REQUIRED WORK
**a)** List the four memory types named in the Mnemora core concepts text below.
**b)** Please write the next part of the Mnemora core concepts text below, picking up after its last sentence.

SELECTED TEXT
Core Concepts
Four memory types
Mnemora provides one API for four distinct memory types. Each type maps to a different storage backend and query pattern.
| Memory type | Backend | Analogy | Use when |
|---|---|---|---|
| Working | DynamoDB | RAM — current task state | You need fast key-value reads/writes per session |
| Semantic | Aurora + pgvector | Long-term memory — "what I know" | You need to find relevant facts by similarity |
| Episodic | DynamoDB + S3 | Journal — "what happened" | You need a time-ordered log of events |
| Procedural | Aurora (relational) | Skills — "how to do things" | You need versioned tool definitions and schemas |
Working memory
Working memory stores arbitrary JSON state per agent and session. It is backed by DynamoDB and returns in under 10ms.

INFORMATION SHOWN
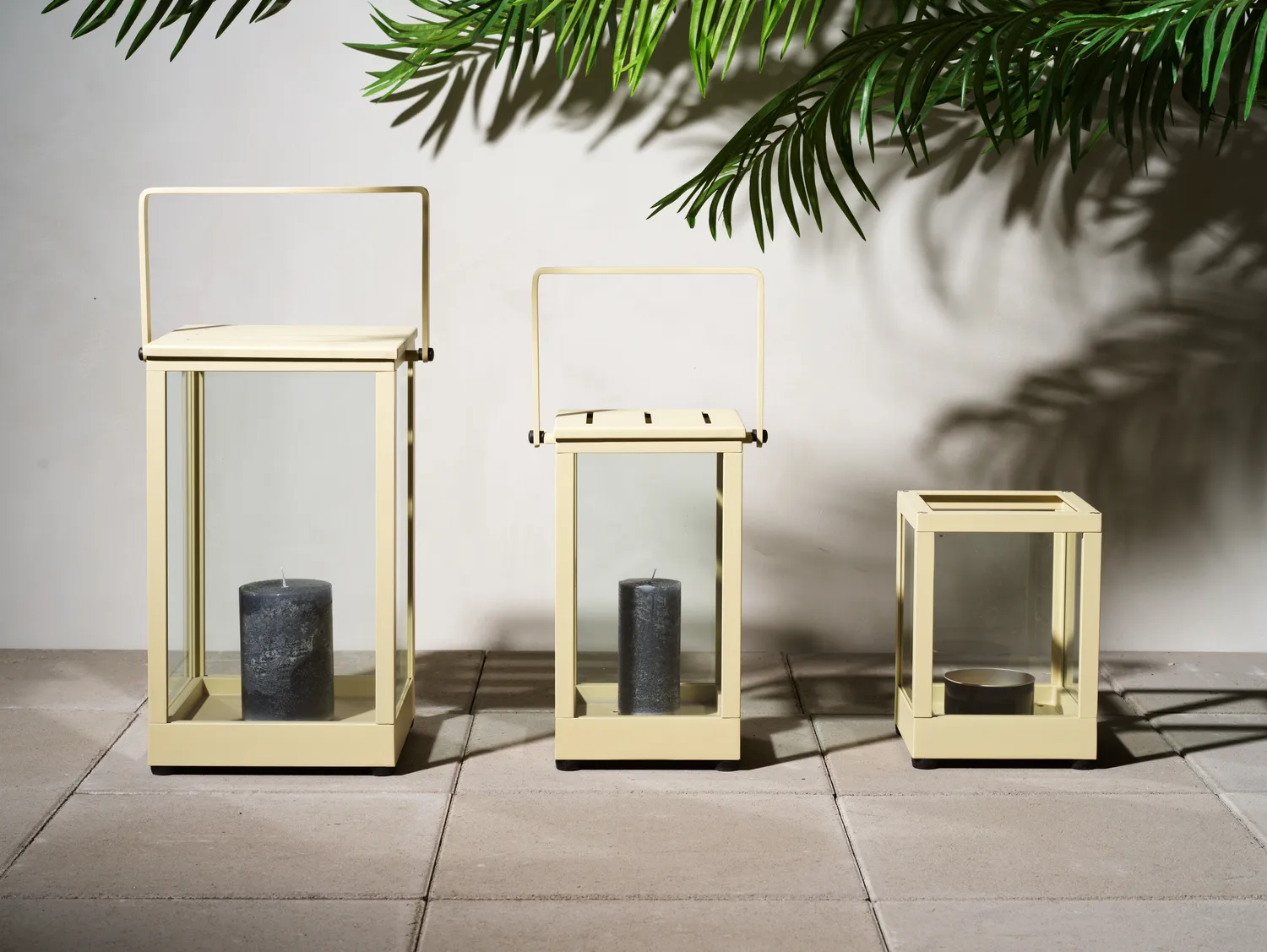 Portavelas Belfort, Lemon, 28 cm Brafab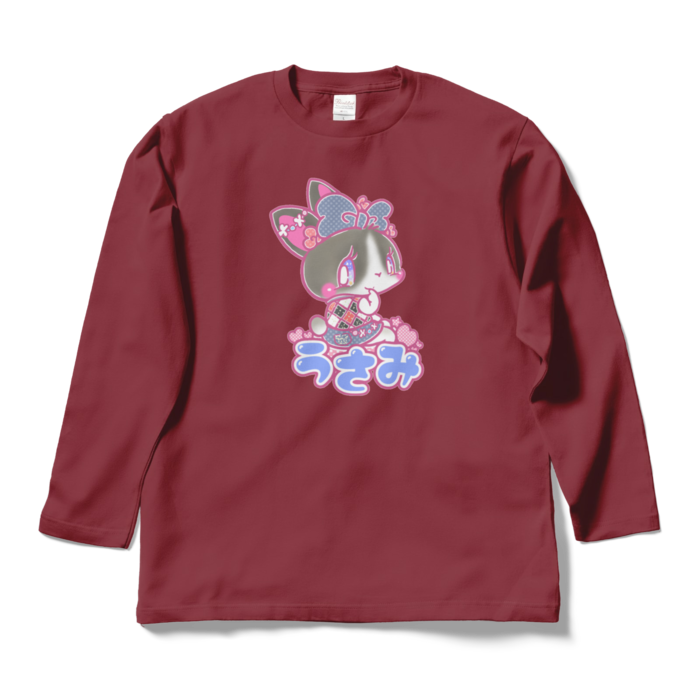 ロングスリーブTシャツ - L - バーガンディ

RESULTS FOR THE EXERCISE
**a)** Working, Semantic, Episodic, Procedural

**b)**
Characteristics:
- Key-value pairs, up to the DynamoDB item size limit
- Optional TTL (hours) for automatic expiry
- Optimistic locking via a
versioninteger — prevents lost updates when two processes write simultaneously - Scoped to
agent_id+session_id
When to use it:
- Tracking the current plan or task for an ongoing agent run
- Storing tool call results that need to persist across Lambda invocations
- Holding short-lived context that expires after a session ends
When NOT to use it:
- Storing data you need to search by content — use semantic memory instead
- Storing more than a few KB of unstructured text — use episodic memory
Semantic memory
Semantic memory stores text content alongside a 1024-dimensional vector embedding. Search returns the most similar records by cosine similarity.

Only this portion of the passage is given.